The citation conferring the Dame Grand Cross of the Order of the British Empire on Mrs R.G. Menzies in 1954 read in part:
In recognition of years of incessant and unselfish performance of public duty in hospital work, in visiting, addressing and encouraging many thousands of women in every State of Australia ...
This honour was conferred nine years before her husband received his knighthood, and it recognised her work in her own right. While Dame Pattie believed that she should not be involved in politics, her influence on Sir Robert did result in policies and tangible outcomes. Sir Robert, in his book The Measure of the Years, recalled that Dame Pattie had made a remark which took root in his mind. She had said that, while there was a great deal of talk about rates of pensions, she believed that the greatest social need for the elderly was housing. She asked whether there could not be some scheme under which the Government could assist in this area. Sir Robert followed up this remark, and the result was legislation to provide for that need.
Dame Pattie lived most of her life in Melbourne and is well known for her work there. The Children's Hospital in Melbourne, the Women's Hospital and the Royal Melbourne Hospital all benefited from her work on their behalf.

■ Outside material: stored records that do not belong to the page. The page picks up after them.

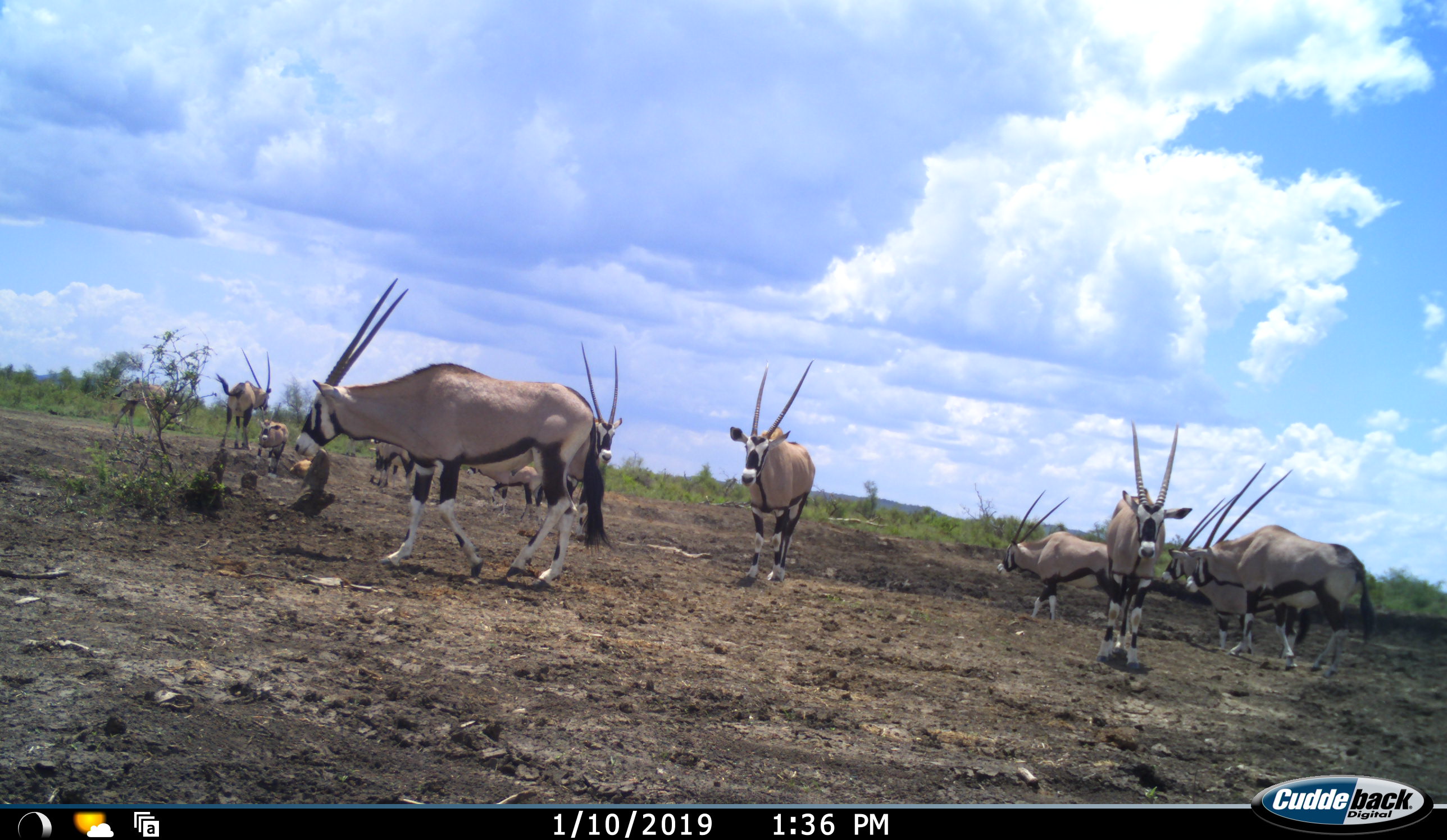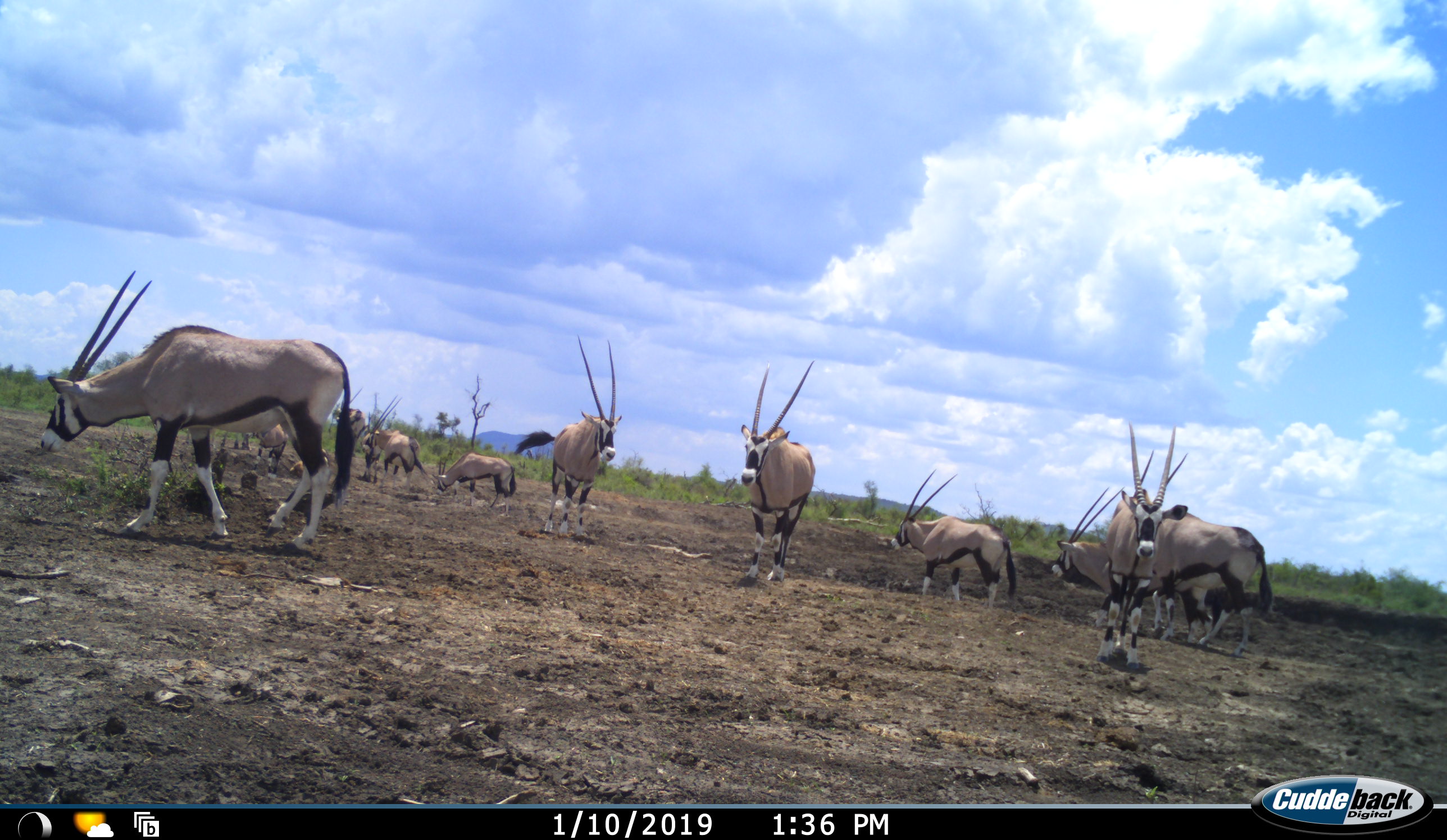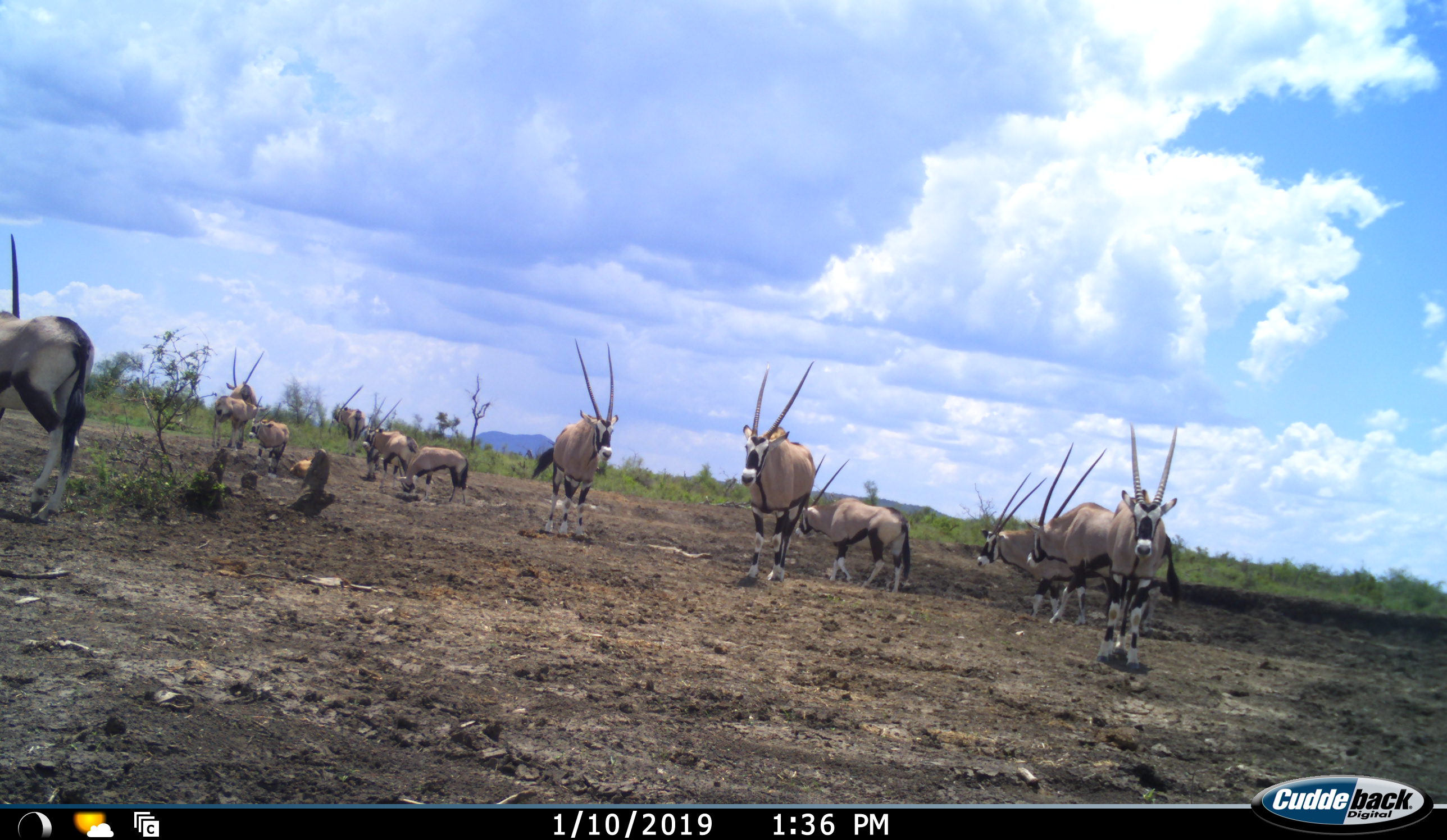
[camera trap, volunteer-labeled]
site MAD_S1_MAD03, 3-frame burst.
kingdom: Animalia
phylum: Chordata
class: Mammalia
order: Artiodactyla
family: Bovidae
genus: Oryx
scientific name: Oryx gazella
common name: gemsbok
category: oryx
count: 11-50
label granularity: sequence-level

But Dame Pattie maintained strong links with Canberra from the time in 1939 when she first moved to the national capital and to her home in the Lodge as the wife of the Prime Minister. Because of these links, her death was a sad event for Canberra as well as for the nation. Dame Pattie, with her love for people, ran the Lodge as a generously hospitable place. She entertained parliamentary colleagues and, whenever possible, their wives, public servants and the diplomatic community. Family friends were included in the gatherings, which were informal and lively.

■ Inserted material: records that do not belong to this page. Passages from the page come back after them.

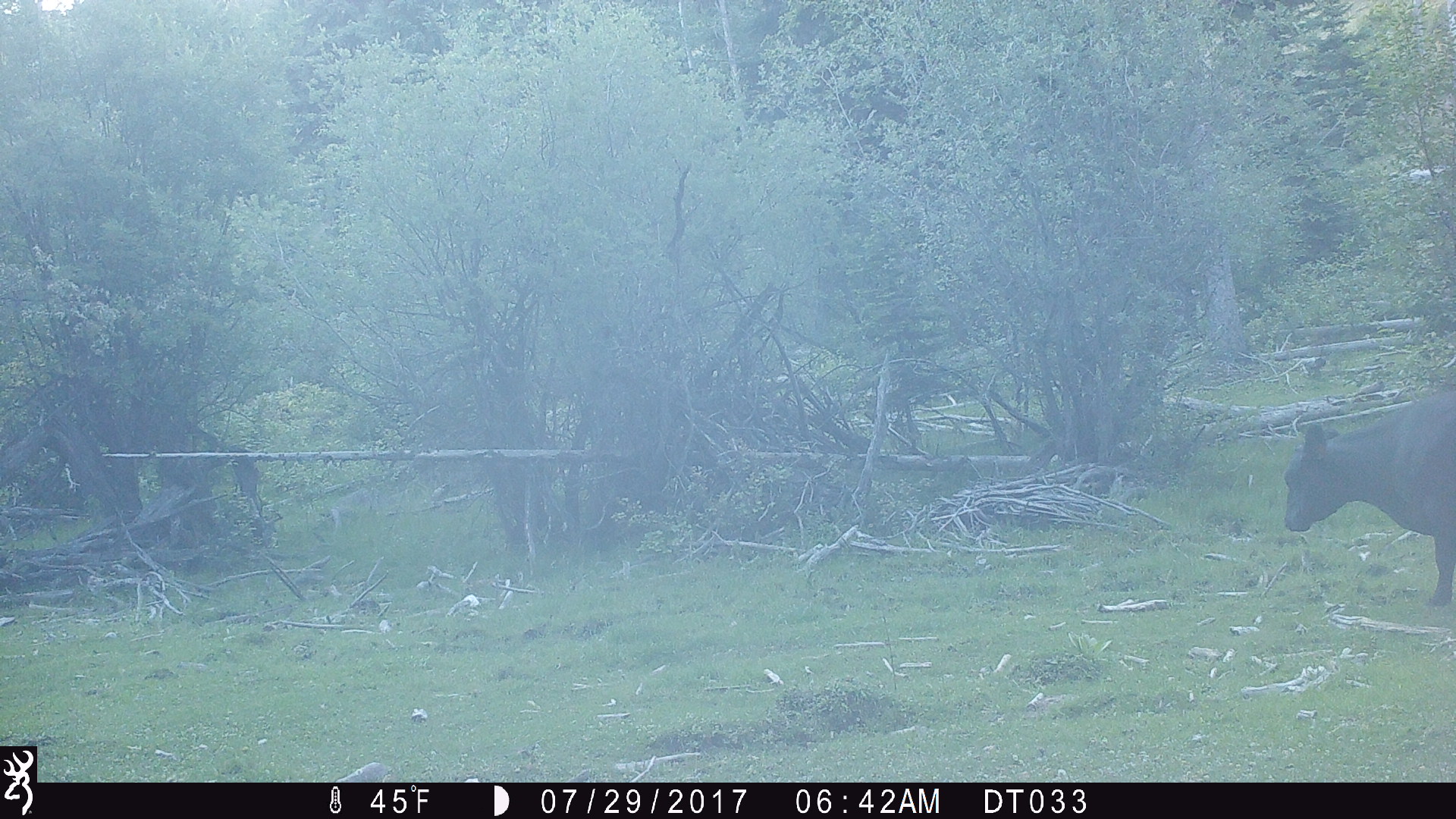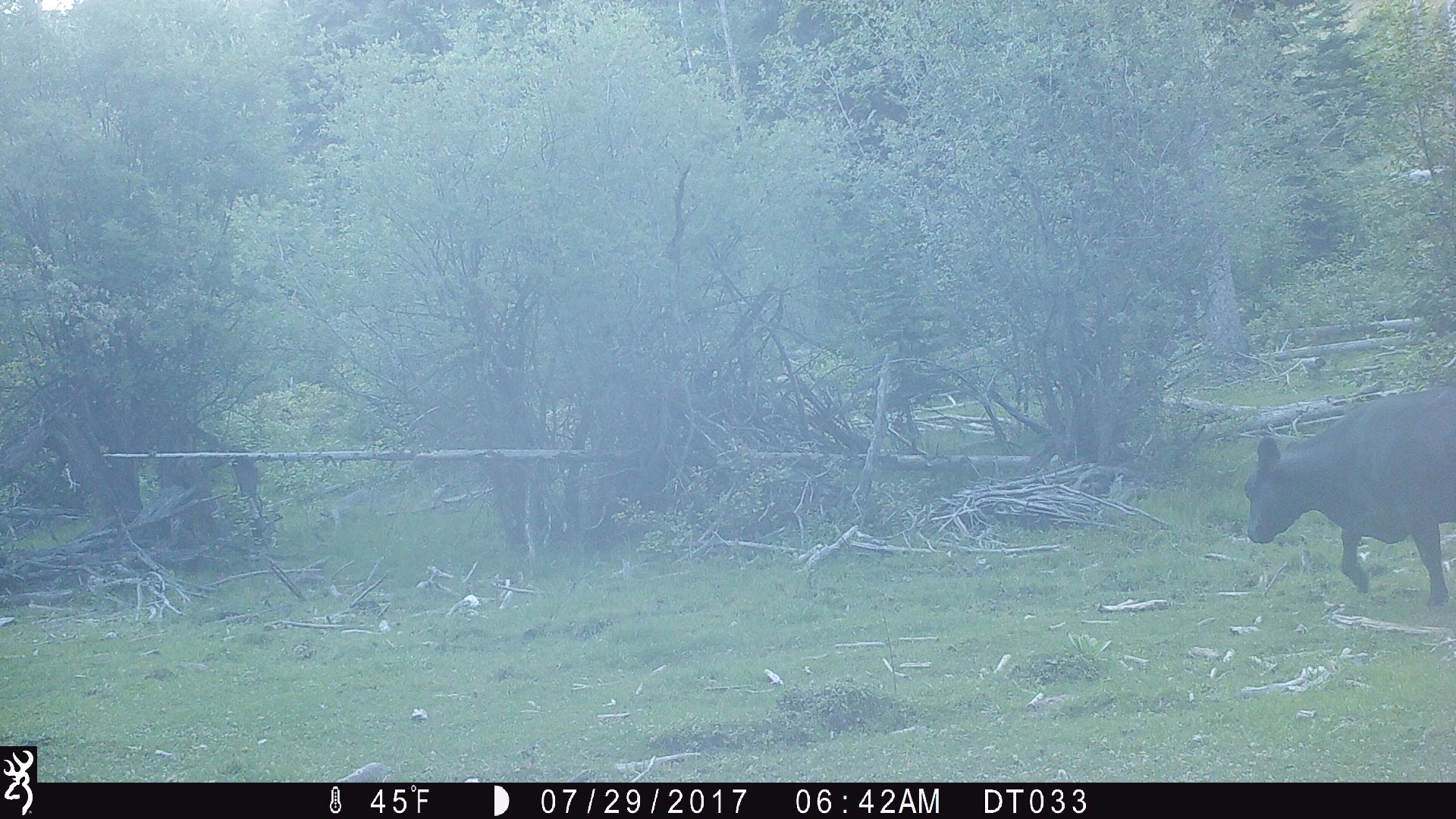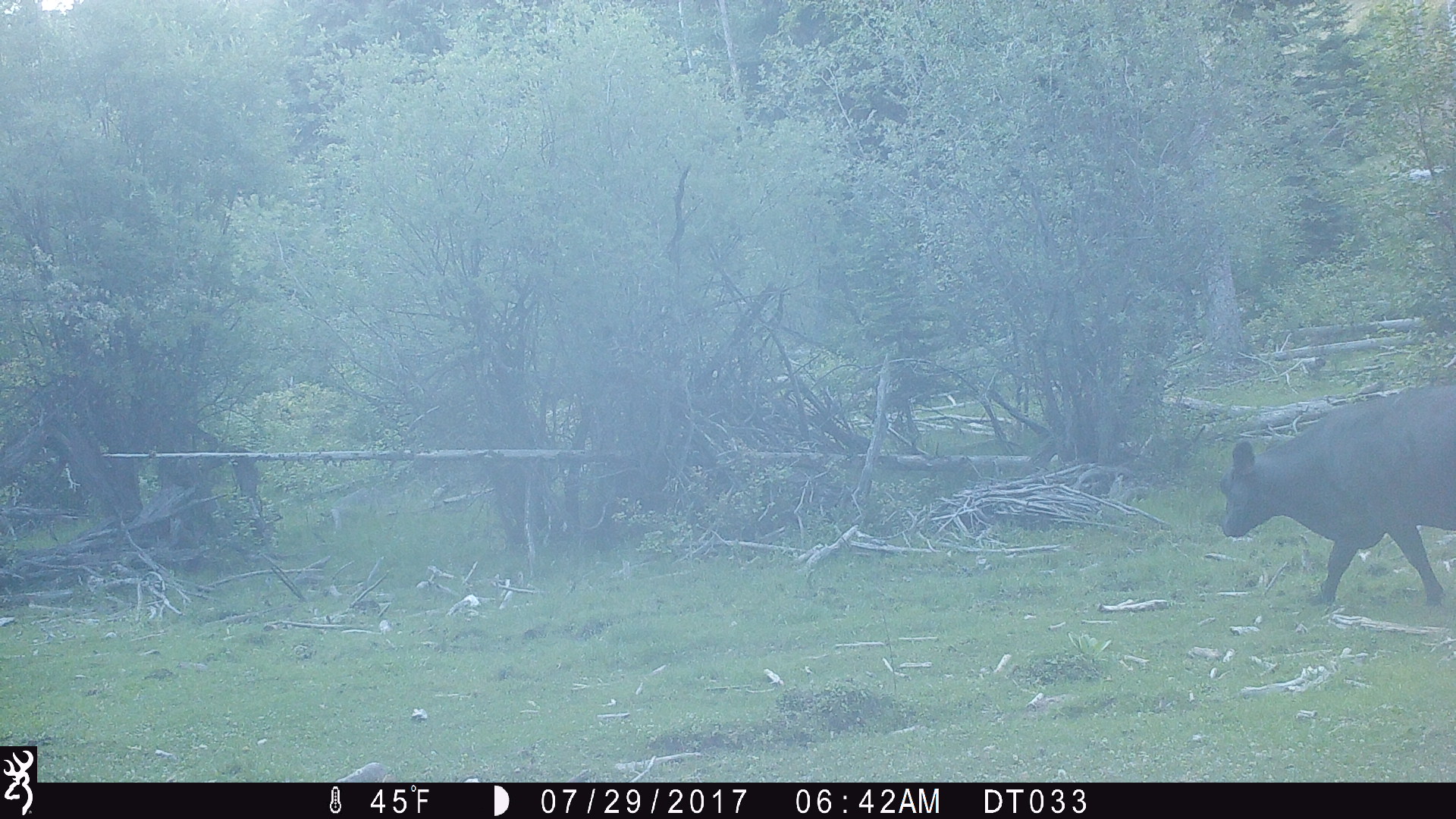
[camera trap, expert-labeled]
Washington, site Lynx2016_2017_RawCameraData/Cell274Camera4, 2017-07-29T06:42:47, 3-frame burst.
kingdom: Animalia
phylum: Chordata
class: Mammalia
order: Artiodactyla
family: Bovidae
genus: Bos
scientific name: Bos taurus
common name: domestic cattle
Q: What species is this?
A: Domestic cattle (Bos taurus).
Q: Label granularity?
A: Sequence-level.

This was not always an easy task, as the nation faced restrictions because of the Second World War. Dame Pattie could be seen at times doing her shopping on a bicycle and carrying out her domestic duties in an apron. In fact, one of the more amusing stories that I heard Dame Pattie tell a couple of years ago was the story of how, during the war, she grew vegetables at the Lodge and had bantam chooks for eggs. They became fully self-sufficient. But when she had some left over she did not feel that she could really set up a stall outside. It is hard to believe, with the way the Lodge looks now.

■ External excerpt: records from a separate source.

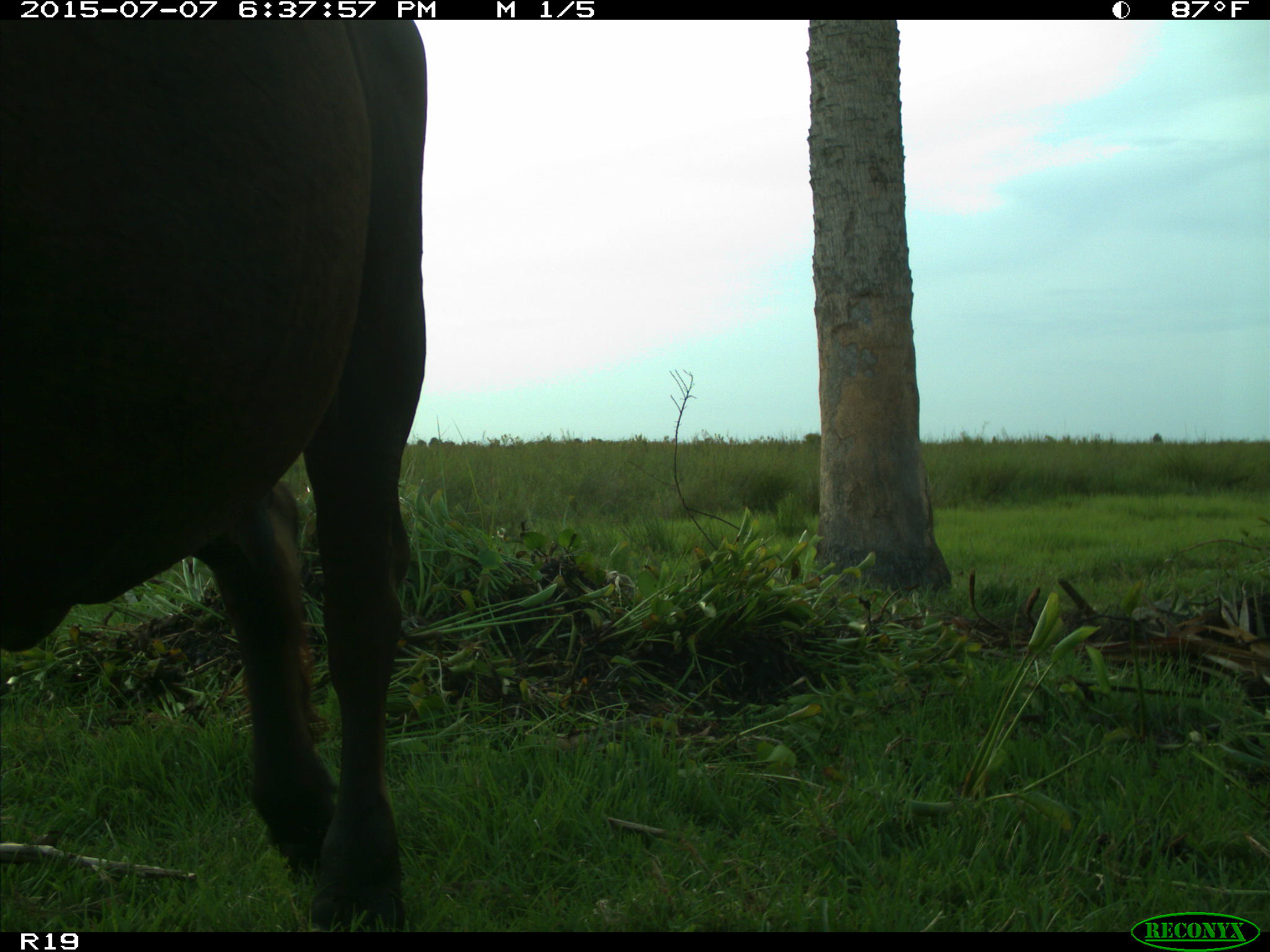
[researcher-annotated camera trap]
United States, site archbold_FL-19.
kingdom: Animalia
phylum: Chordata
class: Mammalia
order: Artiodactyla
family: Bovidae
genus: Bos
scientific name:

While Sir Robert may have put names on the guest list for political reasons or for reasons of government, Dame Pattie made sure that the conversation was lively, enjoyable and certainly informal. Dame Pattie excelled at making people feel at ease and was at home talking to people from all walks of life. She supported community work here in Canberra. I am sure that many former girl guides and brownies who grew up in Canberra remember cleaning the silver at the Lodge for Dame Pattie as part of Bob-a-Job Week. She was an advocate for Canberra as a place to live. She believed that Canberra was one of the most beautiful cities in the world. Dame Pattie helped arouse the interest of her husband in Canberra in the 1950s when she drew his attention to the lack of footpaths for mums pushing prams. This was the start of the Commonwealth Government's genuine commitment to the development of Canberra, not just as a national capital but also as a desirable place to live.